## Requirement
Scan the records for the string "Resting"; copy each line where it occurs.
*** Material for this exercise
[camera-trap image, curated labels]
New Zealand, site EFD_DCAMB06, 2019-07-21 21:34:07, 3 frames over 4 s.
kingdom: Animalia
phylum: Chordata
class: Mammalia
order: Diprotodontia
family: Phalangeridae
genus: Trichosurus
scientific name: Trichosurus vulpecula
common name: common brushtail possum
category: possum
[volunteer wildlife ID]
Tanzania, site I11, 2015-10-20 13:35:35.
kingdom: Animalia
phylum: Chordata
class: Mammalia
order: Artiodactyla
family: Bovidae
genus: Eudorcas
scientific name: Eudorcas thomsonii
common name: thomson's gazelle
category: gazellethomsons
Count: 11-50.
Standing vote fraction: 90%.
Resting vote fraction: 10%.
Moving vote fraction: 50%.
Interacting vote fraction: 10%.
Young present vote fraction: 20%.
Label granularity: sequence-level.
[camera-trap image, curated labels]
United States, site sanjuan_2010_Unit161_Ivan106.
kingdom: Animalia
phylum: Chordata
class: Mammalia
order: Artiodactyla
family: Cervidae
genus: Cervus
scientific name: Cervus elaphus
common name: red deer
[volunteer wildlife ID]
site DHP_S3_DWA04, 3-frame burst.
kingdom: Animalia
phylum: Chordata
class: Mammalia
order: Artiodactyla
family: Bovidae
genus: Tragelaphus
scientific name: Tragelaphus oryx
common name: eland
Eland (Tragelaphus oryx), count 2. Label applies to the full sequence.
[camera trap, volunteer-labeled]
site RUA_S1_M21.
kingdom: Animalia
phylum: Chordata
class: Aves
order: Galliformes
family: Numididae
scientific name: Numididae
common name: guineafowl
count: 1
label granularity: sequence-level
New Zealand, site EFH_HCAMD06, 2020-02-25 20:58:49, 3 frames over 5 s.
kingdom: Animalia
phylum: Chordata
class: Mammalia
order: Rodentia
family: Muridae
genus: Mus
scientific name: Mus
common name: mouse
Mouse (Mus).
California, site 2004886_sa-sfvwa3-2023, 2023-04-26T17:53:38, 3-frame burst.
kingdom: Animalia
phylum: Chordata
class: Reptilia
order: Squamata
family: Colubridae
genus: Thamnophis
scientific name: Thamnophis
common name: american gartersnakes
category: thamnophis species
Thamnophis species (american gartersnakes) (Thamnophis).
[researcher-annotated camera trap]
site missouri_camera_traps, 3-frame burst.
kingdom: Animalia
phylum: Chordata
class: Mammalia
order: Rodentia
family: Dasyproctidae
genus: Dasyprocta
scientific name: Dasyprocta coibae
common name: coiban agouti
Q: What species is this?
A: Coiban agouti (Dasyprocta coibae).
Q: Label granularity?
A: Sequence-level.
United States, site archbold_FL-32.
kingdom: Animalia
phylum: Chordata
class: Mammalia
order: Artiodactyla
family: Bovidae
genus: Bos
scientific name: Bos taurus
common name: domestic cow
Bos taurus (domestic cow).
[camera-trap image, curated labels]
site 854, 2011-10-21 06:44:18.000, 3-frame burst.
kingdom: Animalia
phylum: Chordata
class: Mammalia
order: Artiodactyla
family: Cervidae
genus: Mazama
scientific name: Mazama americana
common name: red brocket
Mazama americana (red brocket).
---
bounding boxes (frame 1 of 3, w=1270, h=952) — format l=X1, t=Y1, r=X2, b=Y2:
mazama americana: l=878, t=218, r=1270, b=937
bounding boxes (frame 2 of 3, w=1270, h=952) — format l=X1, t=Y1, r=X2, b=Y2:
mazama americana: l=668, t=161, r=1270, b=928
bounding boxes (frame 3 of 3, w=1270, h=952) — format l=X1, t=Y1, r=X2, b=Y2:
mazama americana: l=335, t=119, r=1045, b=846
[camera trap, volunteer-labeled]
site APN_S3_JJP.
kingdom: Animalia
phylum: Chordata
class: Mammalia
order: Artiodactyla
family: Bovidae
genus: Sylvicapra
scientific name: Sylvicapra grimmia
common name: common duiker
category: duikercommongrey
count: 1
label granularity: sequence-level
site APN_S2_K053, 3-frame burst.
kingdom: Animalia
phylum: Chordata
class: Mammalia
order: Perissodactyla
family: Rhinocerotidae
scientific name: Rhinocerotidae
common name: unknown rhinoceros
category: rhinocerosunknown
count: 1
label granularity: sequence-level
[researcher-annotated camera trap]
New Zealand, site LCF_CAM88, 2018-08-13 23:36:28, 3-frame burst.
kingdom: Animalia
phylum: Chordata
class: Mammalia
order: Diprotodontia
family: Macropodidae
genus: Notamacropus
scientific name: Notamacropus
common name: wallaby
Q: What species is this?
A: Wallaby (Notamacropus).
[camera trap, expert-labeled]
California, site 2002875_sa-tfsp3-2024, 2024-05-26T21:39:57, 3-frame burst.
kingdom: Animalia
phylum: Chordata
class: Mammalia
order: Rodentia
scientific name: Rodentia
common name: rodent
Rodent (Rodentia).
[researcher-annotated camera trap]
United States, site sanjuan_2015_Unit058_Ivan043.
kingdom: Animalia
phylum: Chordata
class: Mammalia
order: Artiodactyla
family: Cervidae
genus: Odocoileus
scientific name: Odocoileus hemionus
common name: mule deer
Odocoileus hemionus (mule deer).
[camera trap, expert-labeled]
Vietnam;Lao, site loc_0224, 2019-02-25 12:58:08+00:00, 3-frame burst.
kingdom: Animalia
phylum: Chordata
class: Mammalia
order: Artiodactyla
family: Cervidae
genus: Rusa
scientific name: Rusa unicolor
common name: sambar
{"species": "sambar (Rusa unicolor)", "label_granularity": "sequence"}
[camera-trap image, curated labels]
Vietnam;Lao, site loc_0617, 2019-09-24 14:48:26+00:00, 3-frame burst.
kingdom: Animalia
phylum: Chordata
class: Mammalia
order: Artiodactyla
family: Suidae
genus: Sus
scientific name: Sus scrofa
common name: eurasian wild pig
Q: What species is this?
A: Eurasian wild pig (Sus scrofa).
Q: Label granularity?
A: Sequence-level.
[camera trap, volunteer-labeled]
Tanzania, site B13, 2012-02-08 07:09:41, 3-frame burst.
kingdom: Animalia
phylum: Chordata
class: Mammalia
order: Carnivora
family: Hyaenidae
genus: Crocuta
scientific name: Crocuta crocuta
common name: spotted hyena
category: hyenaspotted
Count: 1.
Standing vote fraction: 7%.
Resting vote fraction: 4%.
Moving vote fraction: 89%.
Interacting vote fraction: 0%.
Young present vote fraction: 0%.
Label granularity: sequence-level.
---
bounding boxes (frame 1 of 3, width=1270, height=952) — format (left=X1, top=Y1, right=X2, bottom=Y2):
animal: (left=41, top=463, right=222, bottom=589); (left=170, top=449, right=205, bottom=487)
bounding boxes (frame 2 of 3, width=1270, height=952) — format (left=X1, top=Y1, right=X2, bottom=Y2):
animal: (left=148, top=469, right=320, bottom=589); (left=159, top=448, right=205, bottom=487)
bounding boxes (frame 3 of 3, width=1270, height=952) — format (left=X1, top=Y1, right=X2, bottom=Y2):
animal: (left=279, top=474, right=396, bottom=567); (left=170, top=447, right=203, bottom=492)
******
## Written response
Resting vote fraction: 10%.
Resting vote fraction: 4%.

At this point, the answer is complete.